Drum herum stehen viele weitere Jugendliche; sie filmen, applaudieren, beleidigen, aber helfen nicht und zeigen vor allem kein Mitleid.

Dieses Video löst in ganz Deutschland Gänsehaut und Trauer aus. Die beiden Täterinnen sind der Polizei nicht unbekannt und werden derzeit vernommen. Durch die sozialen Netzwerke entstehen viele Probleme, auf der anderen Seite konnte man die Täter so schnell finden, da sie schlau (!) genug waren, ihre Untat öffentlich zu machen. Dem angegriffenem Mädchen steht nun eine sehr schwere Zeit bevor.
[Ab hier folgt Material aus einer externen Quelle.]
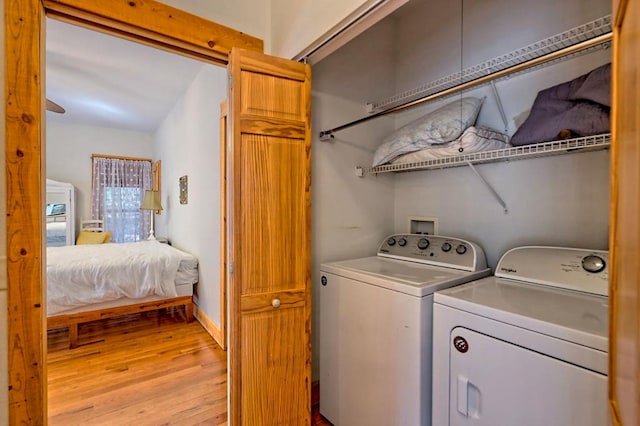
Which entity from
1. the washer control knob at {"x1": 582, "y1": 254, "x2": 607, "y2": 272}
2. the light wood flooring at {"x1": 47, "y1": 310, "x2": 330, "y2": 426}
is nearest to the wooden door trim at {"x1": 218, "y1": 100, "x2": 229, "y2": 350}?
the light wood flooring at {"x1": 47, "y1": 310, "x2": 330, "y2": 426}

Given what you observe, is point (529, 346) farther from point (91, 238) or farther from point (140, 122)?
point (140, 122)

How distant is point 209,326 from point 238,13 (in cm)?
269

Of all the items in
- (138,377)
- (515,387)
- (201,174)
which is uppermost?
A: (201,174)

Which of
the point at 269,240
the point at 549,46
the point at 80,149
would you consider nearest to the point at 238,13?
the point at 269,240

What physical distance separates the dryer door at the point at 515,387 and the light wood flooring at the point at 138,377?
1.03 m

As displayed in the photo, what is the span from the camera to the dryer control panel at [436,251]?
1.59 m

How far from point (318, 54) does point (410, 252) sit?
125cm

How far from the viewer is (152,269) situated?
3.04m

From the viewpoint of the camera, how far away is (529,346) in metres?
0.94

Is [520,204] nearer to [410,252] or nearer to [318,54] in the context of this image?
[410,252]

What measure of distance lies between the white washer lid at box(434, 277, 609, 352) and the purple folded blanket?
617 millimetres

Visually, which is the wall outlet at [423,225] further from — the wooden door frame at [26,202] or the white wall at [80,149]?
the white wall at [80,149]

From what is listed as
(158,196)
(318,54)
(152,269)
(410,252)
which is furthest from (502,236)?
(158,196)

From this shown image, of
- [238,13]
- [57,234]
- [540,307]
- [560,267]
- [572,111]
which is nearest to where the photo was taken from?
[540,307]
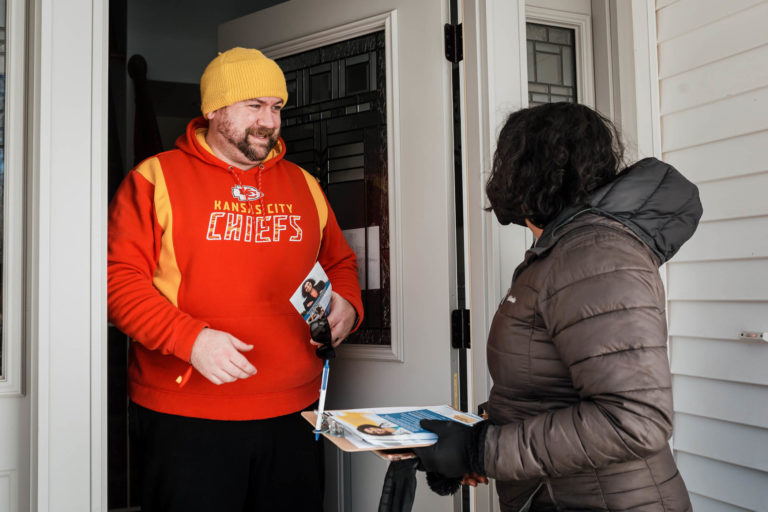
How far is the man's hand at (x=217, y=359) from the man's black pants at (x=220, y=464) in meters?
0.22

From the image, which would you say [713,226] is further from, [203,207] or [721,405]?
[203,207]

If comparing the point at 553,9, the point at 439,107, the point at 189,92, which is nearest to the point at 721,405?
the point at 439,107

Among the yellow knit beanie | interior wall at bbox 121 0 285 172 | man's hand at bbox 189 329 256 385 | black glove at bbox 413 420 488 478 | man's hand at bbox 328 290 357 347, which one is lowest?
black glove at bbox 413 420 488 478

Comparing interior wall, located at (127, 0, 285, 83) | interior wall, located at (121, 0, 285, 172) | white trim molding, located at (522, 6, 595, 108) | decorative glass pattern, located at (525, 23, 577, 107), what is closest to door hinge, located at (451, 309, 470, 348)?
decorative glass pattern, located at (525, 23, 577, 107)

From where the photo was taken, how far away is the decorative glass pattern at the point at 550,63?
85.7 inches

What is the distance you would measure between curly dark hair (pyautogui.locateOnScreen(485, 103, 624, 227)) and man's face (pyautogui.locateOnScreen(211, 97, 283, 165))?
1.00 metres

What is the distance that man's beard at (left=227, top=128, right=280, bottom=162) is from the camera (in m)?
2.03

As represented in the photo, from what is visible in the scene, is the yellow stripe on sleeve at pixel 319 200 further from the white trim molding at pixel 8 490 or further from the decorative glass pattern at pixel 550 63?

Aber auch die Täter selbst werden diesen Vorfall so schnell nicht vergessen. Im Internet nehmen die Diskussionen über die einzelnen Täter kein Ende. Fotos, Handynummern, Schuladressen, Wohnorte etc. werden präsentiert und ausgetauscht und einzelne „Hassgruppen“ gebildet.

Doch was ist mit den Jugendlichen selbst, die diese unmenschliche Tat verübt haben? Was geht in ihnen vor? Wieso üben sie eine solche massive und sadistische Handlung aus? Nicht ein Einziger hatte den Mut dazu, einzugreifen.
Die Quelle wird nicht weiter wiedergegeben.